Cell migration is an essential process that underlies many physiological processes, including the immune response, organogenesis in the embryo, and angiogenesis, as well as pathological processes such as cancer metastasis. Cells have at their disposal a variety of migratory behaviors and mechanisms that seem to be specific to cell type and the microenvironment. Research over the past two decades has elucidated the water channel protein family of aquaporins (AQPs) as a regulator of many cell migration-related processes, from physical phenomena to biological signaling pathways. The roles that AQPs play in cell migration are both cell type- and isoform-specific; thus, a large swath of information has accumulated as researchers seek to identify the responses across these distinct variables.
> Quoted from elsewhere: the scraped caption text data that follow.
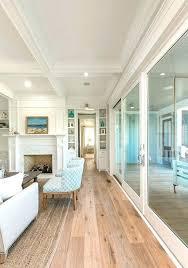 House Ideas For Interior House Flooring Ideas
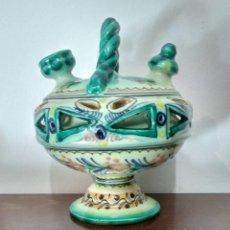 Antigüedades: ANTIGUO BOTIJO - PUENTE DEL ARZOBISPO - VER FOTOS. Lote 212124118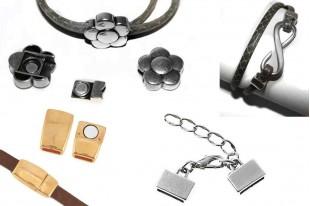 Flat Cord Jewelry Clasps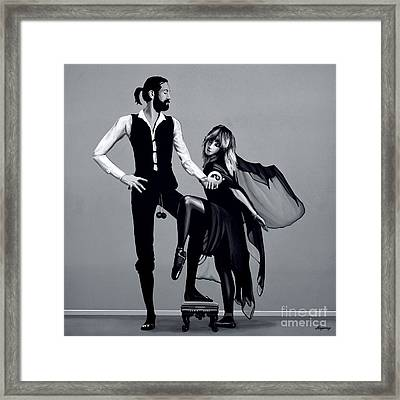 Fleetwood Mac Framed Print by Meijering Manupix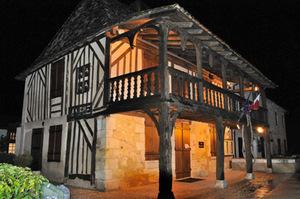 Maison avec galerie en bois, XVIe et XVIIe siècles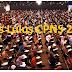 Perhatian Untuk Calon PNS!! Tips Agar Lolos Seleksi CPNS Tahun Ini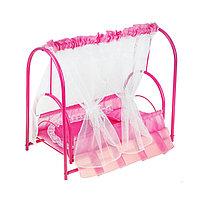 Кроватка для кукол 3, цвета МИКС, фото 1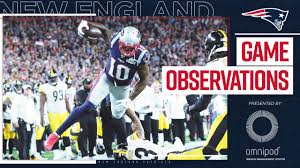 Game Observations: Pats raise a banner ...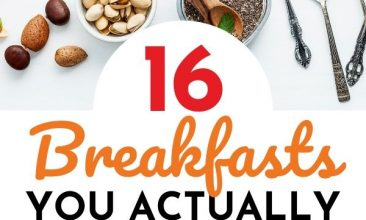 """Pin collage of healthy breakfast foods, fruits, eggs, avocados, granola etc. Text Overlay reads """"16 Breakfasts You Actually Have Time For!"""""""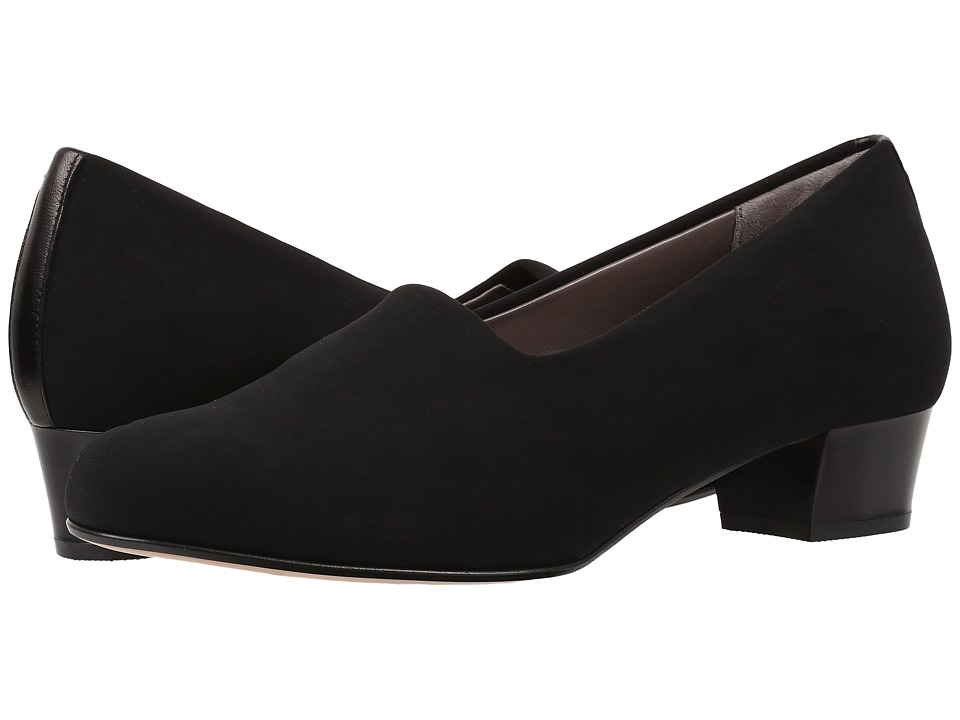 SAS Lucia (Black) Women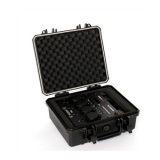 MAGICFX  Case DMX Switch Pack
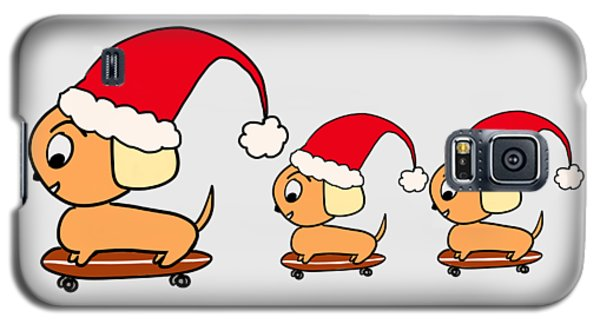 Christmas Dogs On Skateboards Galaxy S5 Case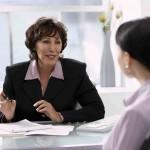 Wzmianka o zajęciu komorniczym na świadectwie pracy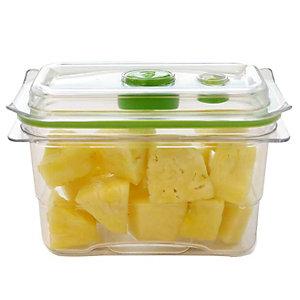 Foodsaver förvaringslåda 0,4 l 204111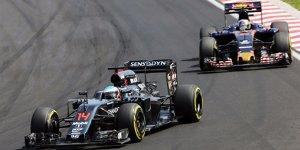 McLaren Aufw�rtstrend: Momentaufnahme oder mehr?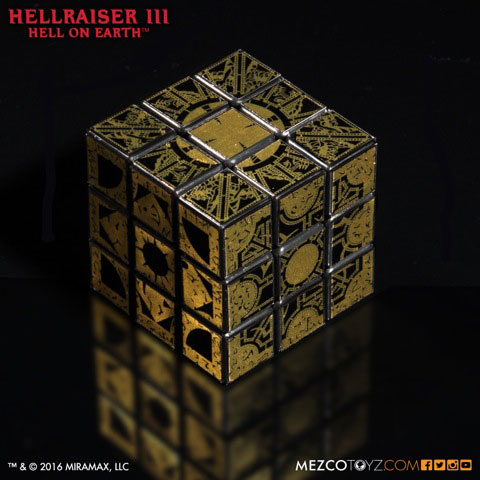 Hellraiser III: Lament Configuration Puzzle Cube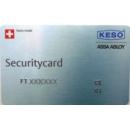 Ersatzsicherungskarte für KESO System...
There does not seem to be a universal role that AQPs play in cell migration; the complex interplay between AQPs and cell volume management, signaling pathway activation, and in a few identified circumstances, gene expression regulation, has shown the intricate, and perhaps paradoxical, role of AQPs in cell migration. The objective of this review is to provide an organized and integrated collection of recent work that has elucidated the many mechanisms by which AQPs regulate cell migration.NEW & NOTEWORTHY Research has elucidated the water channel protein family of aquaporins (AQPs) as a regulator of many cell migration-related processes, from physical phenomena to biological signaling pathways. The roles that AQPs play in cell migration are both cell type- and isoform-specific; thus, a large swath of information has accumulated as researchers seek to identify the responses across these distinct variables. This review compiles insights into the recent findings linking AQPs to physiological cell migration.
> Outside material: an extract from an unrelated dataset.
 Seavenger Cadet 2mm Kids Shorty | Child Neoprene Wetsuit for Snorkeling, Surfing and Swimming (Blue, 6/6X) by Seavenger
Keywords: actin polymerization; aquaporins; cell adhesion; cell migration; ion channels.

Graphical abstract

Figure 1.

An overview of AQP isoforms found in various migratory cell types in healthy (A) and pathological contexts (B). AQP, aquaporin. Figure was created using BioRender.com.

Figure 2.

Timeline detailing important milestones discovered to enhance the field’s understanding regarding the roles AQPs play in cell migration. AQP, aquaporin. Figure was created using BioRender.com.

Figure 3.

AQP colocalization with migratory-related proteins and downstream signaling. Putative pathways are determined via direct localization or activation of proteins via AQPs or the signals they transport. The speculated downstream pathways have been altered by AQP inhibition or knockdown, yet the direct relationship is not yet defined. AQP, aquaporin. Figure was created using BioRender.com.

Figure 4.

A graphical representation of the osmotic engine model. A cell is migrating in a confining channel and uses fluxes (J) of ions and water at the front and back of the cell to propel itself forward. The proteins below the fluxes have been implicated in the movement of water or ions at the front or back of the confined cell. AQP, aquaporin. Figure was created using BioRender.com.

Figure 5.

AQPs and immune cell responses in contact hypersensitivity models. A: AQP9 regulates neutrophil function: AQP9 regulates numerous steps in the chemoattractant-based migration toward a site of tissue damage. Though not yet determined, we hypothesize that AQP9 can regulate neutrophil transendothelial migration, including the process of cell rolling and extravasation. B: AQP3 regulates CD4+ T-cell function: AQP3 induces activation, transendothelial migration, and chemokine-induced migration for CD4+ T-cells. C: AQP7 regulates dendritic cell function: AQP7 induces DC chemotactic migration specifically toward (CCL21 and CXCL12), antigen uptake, and accumulation in LNs following activation. Though it is not yet determined, we hypothesize that AQP7 may also play a role in DC activation, presentation of uptaken antigens, and migration from the site of inflammation into the lymphatic system. AQP, aquaporin. Figure was created using BioRender.com.

Figure 6.

AQPs as a regulators of macrophage activation and cell migration. A: following knock out of AQP1, there is an enhanced M0 to M2 transition, resulting in increased M2 migration. Macrophages are still capable of making the transition while expressing AQP1, yet there is a dramatic change in activation following knockout. The researchers originally believed this inhibitory effect was the cause of high M0 membrane tension closing AQP1s water permeability. This, however, was uninvestigated and does not provide relevant insight into the actual mechanism of inhibition. B: following macrophage M1 activation, AQP1 will regulate the transition to M2 state by activation of various signaling pathways, though the actual mechanisms by which AQP regulates these pathways and how they initiate the transition remain unknown. C: finally, in M1 stimulated macrophages, AQP1 plays a conventional role in cell migration: following its knockout, the cells move slower. Solid arrows represent a transition between activated states, dashed arrows represent cell migration. AQP, aquaporin; WT, wild type. Figure was created using BioRender.com.